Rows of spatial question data
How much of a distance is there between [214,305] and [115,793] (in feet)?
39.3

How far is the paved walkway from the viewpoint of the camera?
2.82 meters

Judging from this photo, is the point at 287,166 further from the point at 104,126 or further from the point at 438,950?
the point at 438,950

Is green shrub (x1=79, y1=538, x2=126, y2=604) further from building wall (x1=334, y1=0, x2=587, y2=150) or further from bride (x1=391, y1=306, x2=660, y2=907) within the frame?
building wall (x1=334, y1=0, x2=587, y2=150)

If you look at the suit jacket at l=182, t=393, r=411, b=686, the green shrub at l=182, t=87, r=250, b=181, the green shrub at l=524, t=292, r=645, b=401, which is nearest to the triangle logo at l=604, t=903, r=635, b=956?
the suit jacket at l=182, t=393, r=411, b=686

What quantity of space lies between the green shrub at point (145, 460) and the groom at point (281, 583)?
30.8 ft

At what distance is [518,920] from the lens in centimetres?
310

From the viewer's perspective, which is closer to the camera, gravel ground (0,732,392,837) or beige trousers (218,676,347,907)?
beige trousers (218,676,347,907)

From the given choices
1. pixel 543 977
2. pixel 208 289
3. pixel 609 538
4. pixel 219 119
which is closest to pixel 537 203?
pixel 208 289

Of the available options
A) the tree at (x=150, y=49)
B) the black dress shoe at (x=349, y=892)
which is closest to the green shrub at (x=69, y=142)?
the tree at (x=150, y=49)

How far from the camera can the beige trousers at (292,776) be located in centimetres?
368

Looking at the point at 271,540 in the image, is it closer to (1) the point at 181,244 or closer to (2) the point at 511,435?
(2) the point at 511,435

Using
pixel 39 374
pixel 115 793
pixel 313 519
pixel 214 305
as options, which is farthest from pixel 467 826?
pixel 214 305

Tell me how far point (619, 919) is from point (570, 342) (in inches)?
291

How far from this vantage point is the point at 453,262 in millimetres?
==
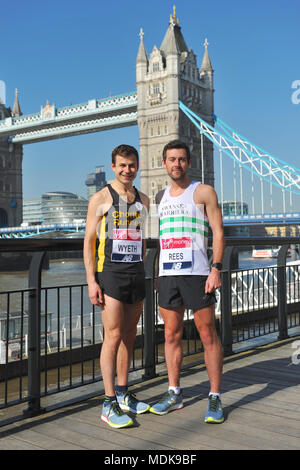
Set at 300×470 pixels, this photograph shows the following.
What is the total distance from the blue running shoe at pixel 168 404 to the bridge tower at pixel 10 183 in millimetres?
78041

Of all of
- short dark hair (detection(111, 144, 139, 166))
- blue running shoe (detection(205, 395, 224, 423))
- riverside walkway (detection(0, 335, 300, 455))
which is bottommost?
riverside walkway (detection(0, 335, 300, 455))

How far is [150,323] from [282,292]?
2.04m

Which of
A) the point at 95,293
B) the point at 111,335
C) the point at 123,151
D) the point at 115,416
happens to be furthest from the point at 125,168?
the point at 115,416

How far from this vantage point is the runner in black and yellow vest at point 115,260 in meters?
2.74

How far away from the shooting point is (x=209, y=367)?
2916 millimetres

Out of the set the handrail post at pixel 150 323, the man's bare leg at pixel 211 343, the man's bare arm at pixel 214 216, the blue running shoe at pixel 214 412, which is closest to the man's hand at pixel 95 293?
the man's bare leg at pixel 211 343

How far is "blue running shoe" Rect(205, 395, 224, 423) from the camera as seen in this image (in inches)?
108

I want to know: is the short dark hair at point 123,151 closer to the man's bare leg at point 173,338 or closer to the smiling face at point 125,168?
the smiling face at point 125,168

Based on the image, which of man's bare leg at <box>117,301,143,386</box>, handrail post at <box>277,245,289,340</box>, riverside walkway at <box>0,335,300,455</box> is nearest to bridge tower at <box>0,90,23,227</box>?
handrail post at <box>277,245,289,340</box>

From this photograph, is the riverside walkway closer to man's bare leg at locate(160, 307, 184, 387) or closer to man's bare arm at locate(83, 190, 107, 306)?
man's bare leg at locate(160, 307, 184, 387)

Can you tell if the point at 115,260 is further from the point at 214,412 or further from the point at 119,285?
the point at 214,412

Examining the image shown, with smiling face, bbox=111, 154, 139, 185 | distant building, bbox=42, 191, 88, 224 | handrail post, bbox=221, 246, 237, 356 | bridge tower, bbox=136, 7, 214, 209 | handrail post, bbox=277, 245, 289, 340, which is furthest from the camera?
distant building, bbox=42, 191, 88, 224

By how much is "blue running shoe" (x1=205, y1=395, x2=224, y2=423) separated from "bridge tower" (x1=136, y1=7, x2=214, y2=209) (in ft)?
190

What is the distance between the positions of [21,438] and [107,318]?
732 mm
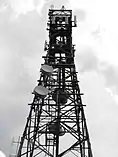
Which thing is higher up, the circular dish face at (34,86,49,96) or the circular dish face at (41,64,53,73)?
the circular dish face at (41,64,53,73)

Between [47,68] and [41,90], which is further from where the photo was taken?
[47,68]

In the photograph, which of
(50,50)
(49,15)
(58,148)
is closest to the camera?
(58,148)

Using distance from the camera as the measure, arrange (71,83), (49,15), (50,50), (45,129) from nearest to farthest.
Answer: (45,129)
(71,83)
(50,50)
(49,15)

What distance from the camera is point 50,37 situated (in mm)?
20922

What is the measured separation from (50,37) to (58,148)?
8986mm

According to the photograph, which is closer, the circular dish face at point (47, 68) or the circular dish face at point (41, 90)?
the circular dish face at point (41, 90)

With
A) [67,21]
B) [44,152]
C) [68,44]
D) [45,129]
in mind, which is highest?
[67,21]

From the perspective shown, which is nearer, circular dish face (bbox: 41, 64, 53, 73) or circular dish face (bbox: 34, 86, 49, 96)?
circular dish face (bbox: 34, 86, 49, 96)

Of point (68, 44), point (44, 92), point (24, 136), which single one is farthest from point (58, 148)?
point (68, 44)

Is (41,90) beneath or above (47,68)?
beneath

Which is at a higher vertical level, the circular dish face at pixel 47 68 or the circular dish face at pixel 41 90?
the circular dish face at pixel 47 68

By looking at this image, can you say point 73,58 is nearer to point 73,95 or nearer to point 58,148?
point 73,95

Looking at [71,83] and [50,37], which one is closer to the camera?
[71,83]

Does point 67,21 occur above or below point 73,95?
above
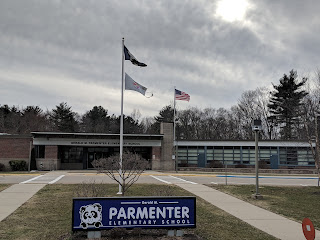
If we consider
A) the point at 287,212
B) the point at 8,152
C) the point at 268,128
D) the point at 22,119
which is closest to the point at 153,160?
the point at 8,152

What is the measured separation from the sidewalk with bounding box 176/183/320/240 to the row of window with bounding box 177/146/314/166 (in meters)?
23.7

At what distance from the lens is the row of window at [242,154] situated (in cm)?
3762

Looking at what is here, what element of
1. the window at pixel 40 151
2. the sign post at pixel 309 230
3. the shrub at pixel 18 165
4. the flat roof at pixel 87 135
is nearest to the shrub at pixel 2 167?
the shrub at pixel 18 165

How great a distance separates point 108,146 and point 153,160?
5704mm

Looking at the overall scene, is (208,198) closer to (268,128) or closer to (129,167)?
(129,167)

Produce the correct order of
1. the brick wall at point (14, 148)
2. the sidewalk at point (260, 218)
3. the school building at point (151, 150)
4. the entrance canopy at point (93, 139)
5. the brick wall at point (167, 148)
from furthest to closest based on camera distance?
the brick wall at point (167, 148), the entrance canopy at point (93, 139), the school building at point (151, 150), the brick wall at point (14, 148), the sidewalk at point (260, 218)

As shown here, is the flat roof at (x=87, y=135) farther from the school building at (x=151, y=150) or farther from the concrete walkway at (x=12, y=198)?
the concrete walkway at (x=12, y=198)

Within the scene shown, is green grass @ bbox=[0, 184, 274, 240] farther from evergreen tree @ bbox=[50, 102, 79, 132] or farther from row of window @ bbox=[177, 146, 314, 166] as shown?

**EXERCISE AIM**: Which lines above contain the word "distant"? Copy each of them out.

**WRITTEN RESPONSE**:
Examining the image shown, with smiling face, bbox=111, 154, 139, 185 | distant building, bbox=42, 191, 88, 224 | handrail post, bbox=221, 246, 237, 356 | bridge tower, bbox=136, 7, 214, 209 | handrail post, bbox=277, 245, 289, 340, which is furthest from the camera?
distant building, bbox=42, 191, 88, 224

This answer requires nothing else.